En exil dans sa maison de Hauteville House à Guernesey, Victor Hugo note :

« Aujourd'hui 14 juillet 1870, à une heure de l'après-midi, mon jardinier Tourtel m'assistant en présence de mon fils Charles, petit Georges et petite Jeanne étant là, j'ai planté dans mon jardin le gland d'où sortira le chêne que je baptise : "Chêne des Etats-Unis d'Europe". » 

Dans une lettre à Paul Meurice, il écrit :

«  Il ne peut sortir de cette guerre que la fin des guerres et que les Etats-Unis d'Europe.

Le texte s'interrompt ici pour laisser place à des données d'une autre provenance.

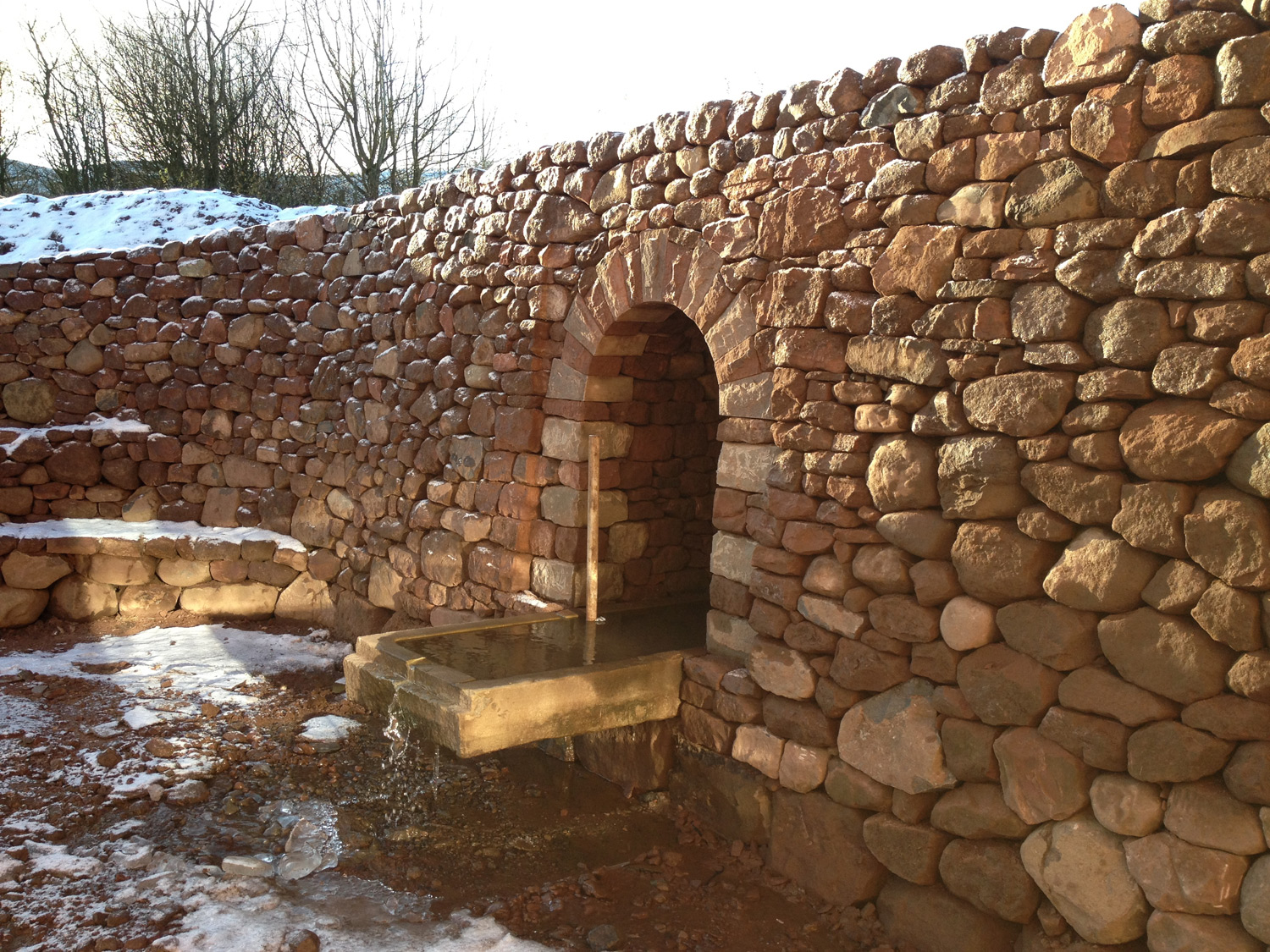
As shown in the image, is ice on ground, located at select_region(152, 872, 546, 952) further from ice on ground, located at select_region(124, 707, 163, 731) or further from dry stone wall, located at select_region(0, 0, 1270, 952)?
ice on ground, located at select_region(124, 707, 163, 731)

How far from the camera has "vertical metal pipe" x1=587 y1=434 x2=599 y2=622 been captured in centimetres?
511

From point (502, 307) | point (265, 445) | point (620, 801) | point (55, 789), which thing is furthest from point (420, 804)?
point (265, 445)

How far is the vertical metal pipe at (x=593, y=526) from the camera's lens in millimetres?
5105

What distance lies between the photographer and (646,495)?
566 centimetres

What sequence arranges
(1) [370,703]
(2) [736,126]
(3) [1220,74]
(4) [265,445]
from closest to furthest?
1. (3) [1220,74]
2. (2) [736,126]
3. (1) [370,703]
4. (4) [265,445]

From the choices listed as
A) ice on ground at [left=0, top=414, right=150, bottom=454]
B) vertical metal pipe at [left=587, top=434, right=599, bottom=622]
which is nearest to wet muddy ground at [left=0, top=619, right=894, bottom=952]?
vertical metal pipe at [left=587, top=434, right=599, bottom=622]

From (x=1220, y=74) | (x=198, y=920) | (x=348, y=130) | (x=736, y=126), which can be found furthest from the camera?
(x=348, y=130)

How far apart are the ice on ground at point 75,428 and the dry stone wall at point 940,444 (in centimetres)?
338

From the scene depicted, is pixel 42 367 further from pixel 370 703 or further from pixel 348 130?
pixel 348 130

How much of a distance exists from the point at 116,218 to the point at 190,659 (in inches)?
197

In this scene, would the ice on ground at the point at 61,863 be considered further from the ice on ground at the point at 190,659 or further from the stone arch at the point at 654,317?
the stone arch at the point at 654,317

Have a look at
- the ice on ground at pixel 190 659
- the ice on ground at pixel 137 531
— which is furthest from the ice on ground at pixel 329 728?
the ice on ground at pixel 137 531

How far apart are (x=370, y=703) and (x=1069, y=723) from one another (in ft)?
9.79

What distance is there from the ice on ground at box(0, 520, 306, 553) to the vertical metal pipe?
3183 millimetres
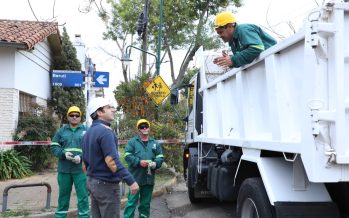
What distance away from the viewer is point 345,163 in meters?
3.08

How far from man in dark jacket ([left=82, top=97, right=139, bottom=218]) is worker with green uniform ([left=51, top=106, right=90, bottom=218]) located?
183 centimetres

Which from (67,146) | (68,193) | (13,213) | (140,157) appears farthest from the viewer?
(13,213)

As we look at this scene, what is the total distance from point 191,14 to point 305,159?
20728mm

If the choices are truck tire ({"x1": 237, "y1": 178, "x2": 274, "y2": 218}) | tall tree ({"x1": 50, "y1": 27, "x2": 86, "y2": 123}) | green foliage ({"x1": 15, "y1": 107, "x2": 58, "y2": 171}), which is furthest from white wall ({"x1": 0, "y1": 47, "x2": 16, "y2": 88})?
truck tire ({"x1": 237, "y1": 178, "x2": 274, "y2": 218})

Vous les verrez. Je ne les verrai pas. Pourquoi ? C'est parce que je les ai prédits. J'ai le premier, le 17 juillet 1851, prononcé (au milieu des huées) ce mot : "les Etats-Unis d'Europe". Donc j'en serai exclu. Jamais les Moïses ne virent les Chanaans ».



Le 13 septembre 1870, de retour en France, Victor Hugo note :

« Julie m'écrit de Guernesey que le gland planté par moi le 14 juillet a germé. Le chêne des Etats-Unis d'Europe est sorti de terre le 5 septembre, jour de ma rentrée à Paris ».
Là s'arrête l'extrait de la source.